» Aim
Answer these from the excerpt about Żuławski's film:
1. How much of the work's 3.5-hour run-time did Żuławski use?
2. What did Rostropovich argue the film dirtied?
3. What did the judge order the film to include at the beginning?

» Selected excerpt
One of the main problems with the film, at least from Rostropovich’s perspective, was the egregious amounts of cuts that Żuławski made to his performance, using only two hours of the work’s 3.5 hour run-time. Along with sound effects that cheapened the music and distracted from its beauty in the conductor’s mind. It was so bad, in his estimation, that Rostropovich argued that the film dirtied the “Russian soul.” Further, Żuławski used anachronistic references to Stalin’s Russia throughout the film in a narratival attempt to link the duplicity of the Stalinist regime to that of late-Sovietism and 19th-century Tsardom. The whole fuss ended in a controversial court case, with the judge ordering that the film must include a warning at the beginning, letting viewers know of the conductor’s disapproval. But the court also ruled that it was well within Żuławski’s creative control to alter the film any way he wished. The whole polemic of regierthatre and werktreue aside, the cutting of the opera for the film can be interpreted in many ways, among them the frank statement, “There’s nothing wrong with the cuts, as “Boris Godunov’s” very lifespan as an opera is one of cuts and then more cuts!”

» Stored records
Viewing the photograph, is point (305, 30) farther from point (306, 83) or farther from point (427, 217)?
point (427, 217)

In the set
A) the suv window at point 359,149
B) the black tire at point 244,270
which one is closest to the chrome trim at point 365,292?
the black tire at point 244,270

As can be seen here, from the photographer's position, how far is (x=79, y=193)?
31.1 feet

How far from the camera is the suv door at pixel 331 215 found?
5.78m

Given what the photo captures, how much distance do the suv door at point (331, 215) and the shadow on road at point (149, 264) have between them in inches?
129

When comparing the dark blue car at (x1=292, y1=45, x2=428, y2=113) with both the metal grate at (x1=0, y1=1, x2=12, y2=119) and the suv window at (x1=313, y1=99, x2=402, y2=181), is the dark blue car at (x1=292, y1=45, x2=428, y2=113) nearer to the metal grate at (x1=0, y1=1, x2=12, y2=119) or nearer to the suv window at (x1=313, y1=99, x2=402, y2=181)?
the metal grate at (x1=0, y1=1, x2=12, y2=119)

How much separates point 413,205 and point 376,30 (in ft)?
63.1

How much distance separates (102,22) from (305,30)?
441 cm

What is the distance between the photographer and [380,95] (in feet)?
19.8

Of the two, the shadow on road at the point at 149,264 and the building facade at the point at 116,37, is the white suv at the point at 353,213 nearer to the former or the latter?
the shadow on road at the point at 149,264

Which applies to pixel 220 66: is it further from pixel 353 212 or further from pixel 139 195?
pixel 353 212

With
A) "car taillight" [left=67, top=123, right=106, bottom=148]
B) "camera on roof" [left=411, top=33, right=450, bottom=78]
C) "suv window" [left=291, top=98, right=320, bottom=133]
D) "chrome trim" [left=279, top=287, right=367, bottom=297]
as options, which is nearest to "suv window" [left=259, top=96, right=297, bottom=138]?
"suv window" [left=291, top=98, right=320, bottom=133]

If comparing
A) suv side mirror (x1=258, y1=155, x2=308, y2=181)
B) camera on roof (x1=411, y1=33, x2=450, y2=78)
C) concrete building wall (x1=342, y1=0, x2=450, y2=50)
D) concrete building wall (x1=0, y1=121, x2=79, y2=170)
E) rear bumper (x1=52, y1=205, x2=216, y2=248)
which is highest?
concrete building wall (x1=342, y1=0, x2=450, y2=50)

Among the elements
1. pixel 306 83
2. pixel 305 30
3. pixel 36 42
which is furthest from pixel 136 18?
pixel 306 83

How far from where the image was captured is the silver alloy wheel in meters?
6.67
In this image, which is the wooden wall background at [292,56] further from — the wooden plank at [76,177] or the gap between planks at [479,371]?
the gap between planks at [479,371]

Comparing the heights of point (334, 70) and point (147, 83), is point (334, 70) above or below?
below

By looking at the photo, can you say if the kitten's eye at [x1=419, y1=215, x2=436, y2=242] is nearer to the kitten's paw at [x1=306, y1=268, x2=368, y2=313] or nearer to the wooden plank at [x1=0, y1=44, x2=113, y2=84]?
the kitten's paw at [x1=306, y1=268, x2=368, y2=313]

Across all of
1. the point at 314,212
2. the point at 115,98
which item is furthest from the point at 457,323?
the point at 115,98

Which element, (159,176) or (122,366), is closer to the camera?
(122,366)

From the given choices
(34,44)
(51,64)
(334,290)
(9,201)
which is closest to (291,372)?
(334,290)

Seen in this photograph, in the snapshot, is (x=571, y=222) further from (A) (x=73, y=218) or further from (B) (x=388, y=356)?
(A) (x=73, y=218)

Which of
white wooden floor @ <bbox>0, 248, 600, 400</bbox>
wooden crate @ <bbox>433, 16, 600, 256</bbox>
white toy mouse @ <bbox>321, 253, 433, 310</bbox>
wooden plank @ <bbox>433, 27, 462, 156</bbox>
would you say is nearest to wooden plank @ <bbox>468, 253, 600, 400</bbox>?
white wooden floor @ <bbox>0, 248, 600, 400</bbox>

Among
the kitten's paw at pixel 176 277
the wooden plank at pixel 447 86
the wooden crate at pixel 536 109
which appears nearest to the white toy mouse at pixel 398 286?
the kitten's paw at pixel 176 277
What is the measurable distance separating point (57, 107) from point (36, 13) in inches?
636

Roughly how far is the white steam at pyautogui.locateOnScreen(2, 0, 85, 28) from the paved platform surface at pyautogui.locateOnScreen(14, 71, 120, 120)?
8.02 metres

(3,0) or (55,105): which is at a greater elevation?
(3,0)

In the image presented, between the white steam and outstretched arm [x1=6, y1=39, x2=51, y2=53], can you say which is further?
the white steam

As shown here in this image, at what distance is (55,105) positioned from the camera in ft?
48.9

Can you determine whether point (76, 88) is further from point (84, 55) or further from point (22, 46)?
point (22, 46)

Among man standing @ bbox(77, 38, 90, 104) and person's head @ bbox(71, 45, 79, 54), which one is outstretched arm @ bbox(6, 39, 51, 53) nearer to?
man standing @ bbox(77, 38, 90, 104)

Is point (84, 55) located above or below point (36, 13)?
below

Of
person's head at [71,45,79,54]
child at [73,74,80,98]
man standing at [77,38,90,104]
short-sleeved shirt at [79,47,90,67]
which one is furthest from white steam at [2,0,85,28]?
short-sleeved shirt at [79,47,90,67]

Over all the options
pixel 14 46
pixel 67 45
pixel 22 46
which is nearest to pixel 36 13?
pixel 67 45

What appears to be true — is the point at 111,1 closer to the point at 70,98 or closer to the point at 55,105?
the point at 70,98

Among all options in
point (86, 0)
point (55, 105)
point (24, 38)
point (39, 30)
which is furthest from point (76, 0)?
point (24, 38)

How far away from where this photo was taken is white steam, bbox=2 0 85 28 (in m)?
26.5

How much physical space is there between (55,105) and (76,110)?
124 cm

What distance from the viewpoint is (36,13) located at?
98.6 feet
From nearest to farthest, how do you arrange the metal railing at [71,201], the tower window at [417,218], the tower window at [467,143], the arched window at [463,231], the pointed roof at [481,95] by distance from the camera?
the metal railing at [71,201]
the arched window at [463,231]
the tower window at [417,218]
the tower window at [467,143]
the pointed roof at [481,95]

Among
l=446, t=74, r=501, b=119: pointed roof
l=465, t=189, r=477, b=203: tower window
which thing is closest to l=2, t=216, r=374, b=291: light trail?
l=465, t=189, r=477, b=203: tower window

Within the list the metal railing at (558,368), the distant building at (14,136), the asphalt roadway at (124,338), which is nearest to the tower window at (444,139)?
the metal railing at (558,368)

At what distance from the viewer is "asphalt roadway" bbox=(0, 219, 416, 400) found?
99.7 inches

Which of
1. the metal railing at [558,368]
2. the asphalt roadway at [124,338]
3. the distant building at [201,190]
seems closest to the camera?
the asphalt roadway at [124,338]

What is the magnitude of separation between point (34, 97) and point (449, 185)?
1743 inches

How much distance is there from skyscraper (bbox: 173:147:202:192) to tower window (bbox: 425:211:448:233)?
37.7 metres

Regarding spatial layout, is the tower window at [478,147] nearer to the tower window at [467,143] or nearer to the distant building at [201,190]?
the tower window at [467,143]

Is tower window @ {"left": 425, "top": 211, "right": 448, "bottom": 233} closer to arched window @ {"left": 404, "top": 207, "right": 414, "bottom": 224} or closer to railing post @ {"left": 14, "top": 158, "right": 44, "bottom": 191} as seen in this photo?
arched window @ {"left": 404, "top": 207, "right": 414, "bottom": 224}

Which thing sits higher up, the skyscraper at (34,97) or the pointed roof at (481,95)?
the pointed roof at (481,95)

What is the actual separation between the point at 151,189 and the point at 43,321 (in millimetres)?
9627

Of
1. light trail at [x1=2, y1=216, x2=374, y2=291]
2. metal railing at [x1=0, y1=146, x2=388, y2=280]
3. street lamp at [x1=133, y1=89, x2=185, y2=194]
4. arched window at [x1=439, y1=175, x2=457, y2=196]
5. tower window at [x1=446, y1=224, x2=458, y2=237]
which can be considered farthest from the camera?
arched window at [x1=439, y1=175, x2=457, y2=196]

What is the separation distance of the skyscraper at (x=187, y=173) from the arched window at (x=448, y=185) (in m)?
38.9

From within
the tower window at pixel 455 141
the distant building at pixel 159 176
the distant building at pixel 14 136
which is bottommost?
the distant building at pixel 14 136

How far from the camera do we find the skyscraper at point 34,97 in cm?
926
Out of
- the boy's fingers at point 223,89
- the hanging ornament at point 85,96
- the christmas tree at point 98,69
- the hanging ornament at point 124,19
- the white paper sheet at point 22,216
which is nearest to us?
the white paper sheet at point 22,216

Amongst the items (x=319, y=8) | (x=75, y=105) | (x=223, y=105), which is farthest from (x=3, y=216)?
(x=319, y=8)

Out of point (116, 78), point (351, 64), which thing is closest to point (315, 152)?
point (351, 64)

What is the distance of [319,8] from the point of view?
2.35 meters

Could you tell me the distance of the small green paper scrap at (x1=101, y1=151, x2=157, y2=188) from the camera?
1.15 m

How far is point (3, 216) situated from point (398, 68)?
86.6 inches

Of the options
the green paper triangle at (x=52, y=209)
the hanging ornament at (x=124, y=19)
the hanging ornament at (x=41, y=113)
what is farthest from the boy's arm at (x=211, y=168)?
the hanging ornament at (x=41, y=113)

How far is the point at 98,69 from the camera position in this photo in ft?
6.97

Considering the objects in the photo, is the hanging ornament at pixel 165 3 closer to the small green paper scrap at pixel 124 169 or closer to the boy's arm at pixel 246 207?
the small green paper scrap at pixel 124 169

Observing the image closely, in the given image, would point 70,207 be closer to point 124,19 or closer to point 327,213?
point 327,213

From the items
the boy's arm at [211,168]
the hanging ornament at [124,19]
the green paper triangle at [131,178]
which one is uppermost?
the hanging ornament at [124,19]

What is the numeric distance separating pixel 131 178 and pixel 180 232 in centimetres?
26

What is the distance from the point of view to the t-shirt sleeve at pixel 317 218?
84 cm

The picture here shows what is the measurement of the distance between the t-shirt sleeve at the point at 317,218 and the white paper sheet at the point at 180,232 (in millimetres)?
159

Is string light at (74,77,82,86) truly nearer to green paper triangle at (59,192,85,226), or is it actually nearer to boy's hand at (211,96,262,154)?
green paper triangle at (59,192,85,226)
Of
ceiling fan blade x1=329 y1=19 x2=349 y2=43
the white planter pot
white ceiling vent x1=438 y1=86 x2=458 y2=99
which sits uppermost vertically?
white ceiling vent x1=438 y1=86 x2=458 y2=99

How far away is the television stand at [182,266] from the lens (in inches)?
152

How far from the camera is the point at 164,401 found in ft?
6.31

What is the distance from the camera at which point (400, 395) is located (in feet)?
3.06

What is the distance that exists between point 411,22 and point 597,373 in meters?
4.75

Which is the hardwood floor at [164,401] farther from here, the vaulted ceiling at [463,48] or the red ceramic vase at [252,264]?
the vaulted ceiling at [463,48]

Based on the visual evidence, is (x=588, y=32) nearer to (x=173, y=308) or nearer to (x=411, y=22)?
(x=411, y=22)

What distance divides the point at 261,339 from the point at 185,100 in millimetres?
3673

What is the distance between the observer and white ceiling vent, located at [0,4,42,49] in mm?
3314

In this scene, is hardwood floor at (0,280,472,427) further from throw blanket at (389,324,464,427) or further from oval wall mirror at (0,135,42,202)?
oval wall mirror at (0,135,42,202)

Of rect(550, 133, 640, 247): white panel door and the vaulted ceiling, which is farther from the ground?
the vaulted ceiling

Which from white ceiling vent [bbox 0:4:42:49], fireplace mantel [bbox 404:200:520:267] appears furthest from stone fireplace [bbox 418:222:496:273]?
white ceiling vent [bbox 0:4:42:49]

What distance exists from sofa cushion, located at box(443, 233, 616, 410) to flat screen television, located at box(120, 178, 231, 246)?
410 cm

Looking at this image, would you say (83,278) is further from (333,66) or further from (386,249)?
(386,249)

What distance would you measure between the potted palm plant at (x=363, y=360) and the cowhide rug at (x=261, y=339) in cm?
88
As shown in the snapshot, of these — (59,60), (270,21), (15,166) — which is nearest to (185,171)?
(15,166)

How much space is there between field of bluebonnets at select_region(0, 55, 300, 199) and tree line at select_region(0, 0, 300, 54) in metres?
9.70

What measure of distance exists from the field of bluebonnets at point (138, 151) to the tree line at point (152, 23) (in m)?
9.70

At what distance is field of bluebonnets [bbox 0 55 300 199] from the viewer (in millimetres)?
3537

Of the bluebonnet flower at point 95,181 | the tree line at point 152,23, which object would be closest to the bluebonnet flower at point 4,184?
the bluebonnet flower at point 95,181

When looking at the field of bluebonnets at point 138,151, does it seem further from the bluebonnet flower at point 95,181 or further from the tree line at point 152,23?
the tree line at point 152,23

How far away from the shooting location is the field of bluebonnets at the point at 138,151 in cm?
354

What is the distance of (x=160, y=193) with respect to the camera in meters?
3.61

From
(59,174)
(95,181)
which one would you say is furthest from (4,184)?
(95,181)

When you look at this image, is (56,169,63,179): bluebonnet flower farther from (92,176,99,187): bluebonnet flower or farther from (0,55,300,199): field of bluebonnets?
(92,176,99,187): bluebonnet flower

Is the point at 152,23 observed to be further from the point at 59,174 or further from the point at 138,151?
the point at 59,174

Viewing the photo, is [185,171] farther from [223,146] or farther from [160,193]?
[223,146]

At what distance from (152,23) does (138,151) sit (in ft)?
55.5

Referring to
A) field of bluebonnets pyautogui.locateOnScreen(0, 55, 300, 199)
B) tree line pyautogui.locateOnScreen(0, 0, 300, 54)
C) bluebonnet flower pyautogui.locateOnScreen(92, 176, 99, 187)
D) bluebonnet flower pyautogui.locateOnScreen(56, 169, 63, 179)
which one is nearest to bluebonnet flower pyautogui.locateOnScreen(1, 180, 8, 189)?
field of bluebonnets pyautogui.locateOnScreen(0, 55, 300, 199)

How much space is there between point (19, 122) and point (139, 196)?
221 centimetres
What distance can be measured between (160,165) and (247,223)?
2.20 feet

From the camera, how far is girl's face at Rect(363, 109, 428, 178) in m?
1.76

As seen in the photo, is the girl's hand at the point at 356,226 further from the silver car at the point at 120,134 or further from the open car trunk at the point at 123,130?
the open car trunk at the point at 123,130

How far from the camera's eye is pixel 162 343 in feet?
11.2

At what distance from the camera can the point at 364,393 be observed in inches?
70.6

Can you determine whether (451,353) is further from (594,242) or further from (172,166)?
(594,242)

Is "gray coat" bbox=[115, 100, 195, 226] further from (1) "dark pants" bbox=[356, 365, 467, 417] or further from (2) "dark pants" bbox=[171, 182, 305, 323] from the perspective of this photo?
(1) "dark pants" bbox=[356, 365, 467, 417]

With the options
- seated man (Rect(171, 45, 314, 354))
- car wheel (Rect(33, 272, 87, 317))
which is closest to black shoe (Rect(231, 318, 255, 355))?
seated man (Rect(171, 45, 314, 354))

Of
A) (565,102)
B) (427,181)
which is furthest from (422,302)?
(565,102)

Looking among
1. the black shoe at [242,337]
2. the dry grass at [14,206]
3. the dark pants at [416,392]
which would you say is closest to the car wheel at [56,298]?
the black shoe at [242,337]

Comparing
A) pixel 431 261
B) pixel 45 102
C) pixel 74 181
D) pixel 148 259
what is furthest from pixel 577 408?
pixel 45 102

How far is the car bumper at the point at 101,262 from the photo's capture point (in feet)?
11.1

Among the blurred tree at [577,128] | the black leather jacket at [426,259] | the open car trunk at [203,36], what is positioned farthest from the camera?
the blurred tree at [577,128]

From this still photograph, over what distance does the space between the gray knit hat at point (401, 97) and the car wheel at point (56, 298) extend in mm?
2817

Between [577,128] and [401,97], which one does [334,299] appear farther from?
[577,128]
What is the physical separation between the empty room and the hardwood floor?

» Solution to this task
1. Two hours.
2. The "Russian soul."
3. A warning letting viewers know of the conductor's disapproval.